Ex-Philip Morris economist sees US economy shrinking 1.5% in 2017
Look down to the very bottom on the Bloomberg list of estimates for US economic growth next year and you will find John Dunham. The Brooklyn-based economist stands alone in a survey that includes 89 of his peers in projecting a fall in American output next year.
Most of the big Wall Street banks sing in unison in their forecast for 2017: they expect another year of modest economic growth, roughly in the range of 2 per cent. Business investment may rebound, the energy sector is looking stronger, and the fiscal policies proposed by President-elect Donald Trump could provide a modest additional boon.

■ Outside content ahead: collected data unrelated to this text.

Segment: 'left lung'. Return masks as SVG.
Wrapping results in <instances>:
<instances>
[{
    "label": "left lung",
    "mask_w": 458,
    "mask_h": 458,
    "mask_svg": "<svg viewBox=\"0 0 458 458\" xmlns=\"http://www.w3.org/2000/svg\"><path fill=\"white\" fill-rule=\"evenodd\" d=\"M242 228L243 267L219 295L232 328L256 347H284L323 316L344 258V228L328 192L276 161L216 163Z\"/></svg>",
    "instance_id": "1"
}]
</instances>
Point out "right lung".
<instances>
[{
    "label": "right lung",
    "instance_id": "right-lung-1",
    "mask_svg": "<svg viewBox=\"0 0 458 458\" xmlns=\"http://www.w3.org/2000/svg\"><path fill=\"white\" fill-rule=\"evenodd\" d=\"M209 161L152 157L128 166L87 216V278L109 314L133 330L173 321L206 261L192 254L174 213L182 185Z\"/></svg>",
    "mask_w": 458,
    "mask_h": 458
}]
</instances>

But Mr Dunham, president of John Dunham & Associates and previously a senior economist at the tobacco giant Philip Morris, has a drearier outlook. He forecasts a fall of 1.5 per cent next year thanks to a three-quarter recession that begins in the second quarter.
Mr Dunham cautioned that it is famously difficult to call exactly when a recession will begin, but that there are indications that the fourth-longest US expansion since the mid-19th Century is showing signs of peaking.
“We are well past the point where it should have topped out,” he said.
The economist, who primarily focuses on crafting micro-economic analyses for lobbying groups, pointed to restaurant sales as a “big canary in a coal mine”.
Indeed, same-store sales across the US restaurant industry were down by 1.3 per cent in November, representing the ninth-straight decline and the worst reading since July, according to a survey by research group TDn2K.
Other metrics are flashing warnings signs, too, said Mr Dunham. He points, for instance, to the fall in the US jobless rate in November to 4.6 per cent as suggesting there is not much room for additional labour market gains, while productivity growth has continually disappointed.